Here you get correctness when sampling from the prior + performance improvement when using gradient samplers.

But this is accessing some internals, e.g. __context__ (this is always available in a @model and defines the “evaluation-mode”), so this is not something I recommend doing at the moment. The first thing is to get faster AD, and then we’ll write a proper performance guide + a bit on the internals that might be useful.

And just for the record: I also think it’s very annoying that such minor difference (i.e. avoiding passing the covariance matrix into MvNormal) makes such a huge difference :confused: I’ve myself been on the receiving end of this many times (brought one MCMC run down from a week to a day by discovering a type-instability far down in the callstack in the gradient computation).
But one “good” benefit here is that we can at least profile these computations without any issues (which is how I identified the above), and with a bit of experience and guidance we can get pretty decent perf in most cases.

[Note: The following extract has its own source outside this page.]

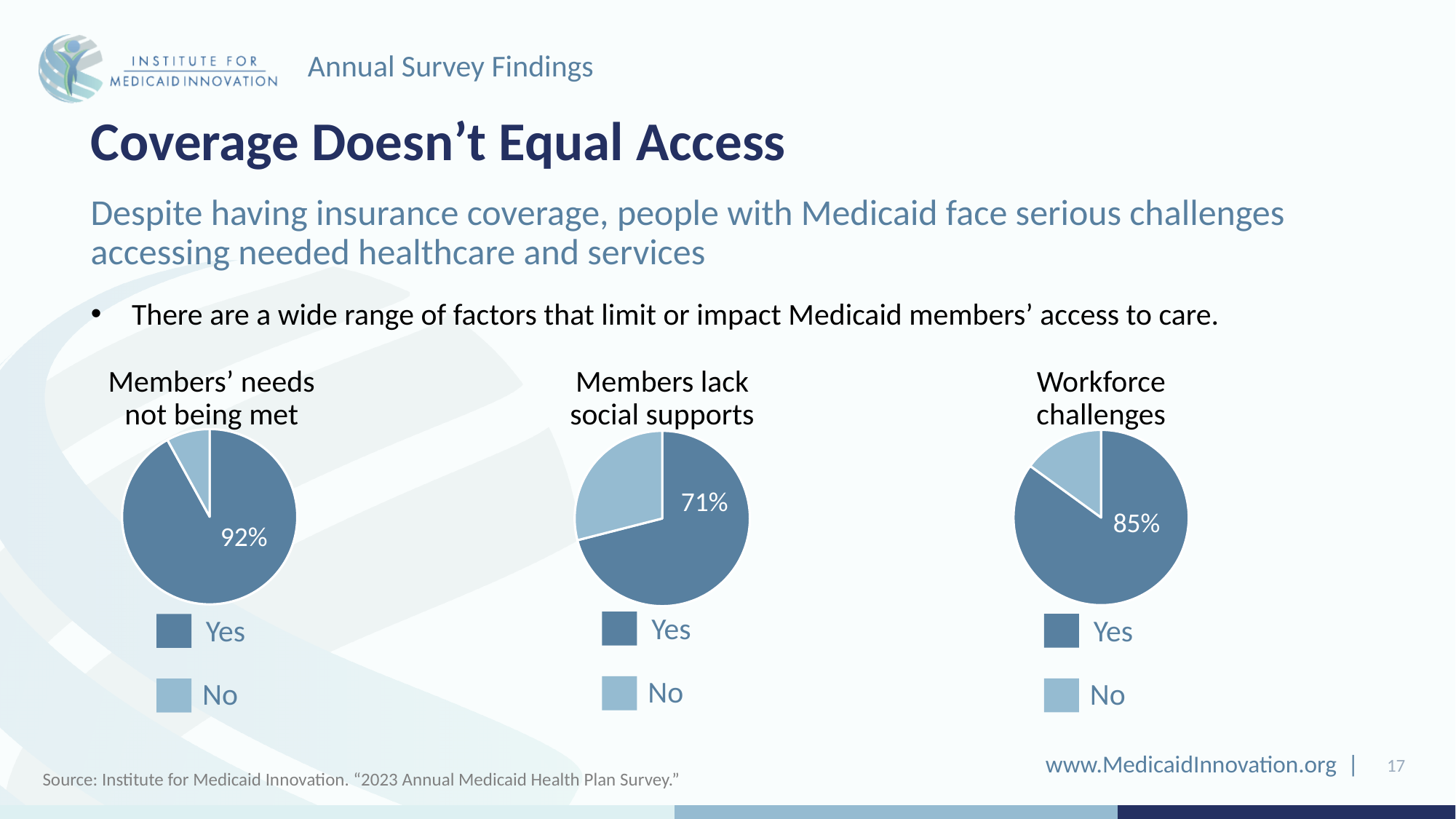
In the 'Workforce challenges' pie chart, what percentage is labeled for the Yes slice? 85% Across the three pie charts, which chart has the highest labeled Yes percentage? Members' needs not being met What type of chart is used for 'Workforce challenges'? Pie chart In the 'Members lack social supports' pie chart, which slice is larger, Yes or No? Yes How many entries does the legend of the 'Members' needs not being met' chart list? 2 What is the difference between the Yes percentage in the 'Members' needs not being met' chart and the Yes percentage in the 'Members lack social supports' chart? 21% What is the difference between the Yes percentage in the 'Workforce challenges' chart and the Yes percentage in the 'Members lack social supports' chart? 14% How many pie charts are shown on the slide? 3 Across the three pie charts, which chart has the lowest labeled Yes percentage? Members lack social supports Which chart has a larger Yes percentage, 'Workforce challenges' or 'Members' needs not being met'? Members' needs not being met In the 'Members lack social supports' pie chart, what percentage is labeled for the Yes slice? 71% In the 'Members' needs not being met' pie chart, what percentage is labeled for the Yes slice? 92%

EDIT: Turns out you can get Enzyme to work on this model. Include

using Enzyme
Enzyme.API.typeWarning!(false)
Enzyme.API.runtimeActivity!(true)

and then use AutoEnzyme.

This brings my runtime down to ~220µs on my end. But this is all with Float64; if we could use Float32 like the jax code is doing (nothing technical that stops, but there are still too many hardcoded Float64 usages in Turing.jl atm for it to “just work”), we’d probably bring it down to 3-4x slower than numpyro, which isn’t too bad.

5 Likes

I will note that that branch (and likely the first cut of Enzyme+Turing), will be a bit rough performance wise at first. There will likely be nontrivial perf improvements by working together by having Turing define EnzymeRules to mark functions as not needing a derivative or otherwise pass in additional information.

2 Likes

This is great - I’ve learned a lot from this interaction. Seems like with some tweaks to circumvent slow gradient computations one can get within an order of magnitude of numpyro with this model.

I did have one question on this:

W_inner ~ MvNormal(zeros(P), I)
W = W_inner .* λ * τ
Turing.@addlogprob! -sum(log.(λ * τ))

I think the idea here is to fix the log density increment of the MvNormal(0, I) prior by adding in the log determinant of the covariance. I think this is slightly off; the log determinant of the covariance would be:

-sum(log.(λ.^2 * τ^2))

Also isn’t the kernel slightly off?

I.e. if the covariance is Σ = Diagonal(I * λ.^2 * τ^2), and we replace that with just I, the difference is:

W^t Σ^-1 W = W^t(Σ^-1 - I)W + W^tW 

So seems like we’d need to add W^t(Σ^-1 - I)W in with Turing.@addlogprob! as well.

Sorry, ignore my post: yes, that does work - it adds in the log determinant of the jacobian of the inverse transform. Thanks again!